* **Stated task a**: Pull out the part of the shotgun wad text from "OK, the load" up to and including "you to use.", and copy it word for word.

* **Provided passage**:

For use in 7/8 to 1 oz. trap, skeet or sporting clay loads. Performs best in tapered hulls, Remington or Winchester

Optimum load is 7/8 oz.

Featuring Lead-in Taper

 

 

CB1100-12 (WAA12SL)

For use in 7/8 to 1 oz. trap, skeet or sporting clay loads. Performs best in tapered hulls, Remington or Winchester.

Optimum load is 1 oz.

Featuring Lead-in Taper

 

OK Joe.. confusion is setting in :wacko:

I use the CB100-12 Claybuster.. pink wad...

Looks like JD Trampas is using the CB0178-12 Claybuster .. gray wad..

 

Looks like either is recommended and should work..

Am I ok??

Rance <_<

 

OK, the load data that Hodgdon gave you should have specified a wad. If they were talking Winchester, the WAA12L is gray and, and CB equivalent is the gray wad CB0178-12

 

If they suggested the WAAA12SL, which is pink, the CB equivalent is CB1100-12. Also pink.

 

Normally, those 2 gray wads work best with 7/8 ounce shot.

 

The two pink ones are best with 1 ounce shot. Given that you have a hole in the crimp, it could be that the 1 ounce wad is not what they recommended. So, the gray wad (WAA12SL, or CB0178-12) may be what they wanted you to use.

* **Entries provided**:
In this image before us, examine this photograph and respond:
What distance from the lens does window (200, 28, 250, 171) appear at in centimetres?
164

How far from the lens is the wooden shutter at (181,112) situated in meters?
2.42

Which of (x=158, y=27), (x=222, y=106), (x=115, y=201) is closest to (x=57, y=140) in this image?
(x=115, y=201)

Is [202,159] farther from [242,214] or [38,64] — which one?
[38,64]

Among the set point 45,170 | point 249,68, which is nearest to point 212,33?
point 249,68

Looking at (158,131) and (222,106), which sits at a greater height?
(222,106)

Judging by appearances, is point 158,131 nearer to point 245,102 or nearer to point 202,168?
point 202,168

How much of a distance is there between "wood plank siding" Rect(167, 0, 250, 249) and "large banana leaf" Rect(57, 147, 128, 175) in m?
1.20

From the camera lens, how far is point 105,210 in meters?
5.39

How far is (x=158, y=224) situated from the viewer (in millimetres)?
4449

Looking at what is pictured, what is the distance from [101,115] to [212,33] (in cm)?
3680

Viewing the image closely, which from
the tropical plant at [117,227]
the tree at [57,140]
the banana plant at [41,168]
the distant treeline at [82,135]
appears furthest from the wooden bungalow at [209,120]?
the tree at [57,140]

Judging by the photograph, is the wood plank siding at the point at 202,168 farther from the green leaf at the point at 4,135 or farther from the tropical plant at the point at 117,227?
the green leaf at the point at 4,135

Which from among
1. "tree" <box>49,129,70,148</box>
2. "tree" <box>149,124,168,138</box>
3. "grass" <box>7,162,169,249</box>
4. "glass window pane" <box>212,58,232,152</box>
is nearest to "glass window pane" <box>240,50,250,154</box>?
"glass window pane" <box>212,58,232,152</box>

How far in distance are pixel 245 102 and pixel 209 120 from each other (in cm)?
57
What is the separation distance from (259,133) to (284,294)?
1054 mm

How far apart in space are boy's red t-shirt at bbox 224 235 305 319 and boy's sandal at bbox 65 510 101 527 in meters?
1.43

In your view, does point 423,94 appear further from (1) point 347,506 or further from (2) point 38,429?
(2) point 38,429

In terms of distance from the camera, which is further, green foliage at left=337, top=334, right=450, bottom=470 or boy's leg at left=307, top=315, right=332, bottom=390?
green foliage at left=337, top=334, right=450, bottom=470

* **Stated task b**: Give the rows again from the line with "In terms of" up to and including the last row, replacing "camera" with "viewer" and leaving all else unchanged.

* **Worked answer a**:
OK, the load data that Hodgdon gave you should have specified a wad. If they were talking Winchester, the WAA12L is gray and, and CB equivalent is the gray wad CB0178-12

 

If they suggested the WAAA12SL, which is pink, the CB equivalent is CB1100-12. Also pink.

 

Normally, those 2 gray wads work best with 7/8 ounce shot.

 

The two pink ones are best with 1 ounce shot. Given that you have a hole in the crimp, it could be that the 1 ounce wad is not what they recommended. So, the gray wad (WAA12SL, or CB0178-12) may be what they wanted you to use.

* **Worked answer b**:
In terms of distance from the viewer, which is further, green foliage at left=337, top=334, right=450, bottom=470 or boy's leg at left=307, top=315, right=332, bottom=390?
green foliage at left=337, top=334, right=450, bottom=470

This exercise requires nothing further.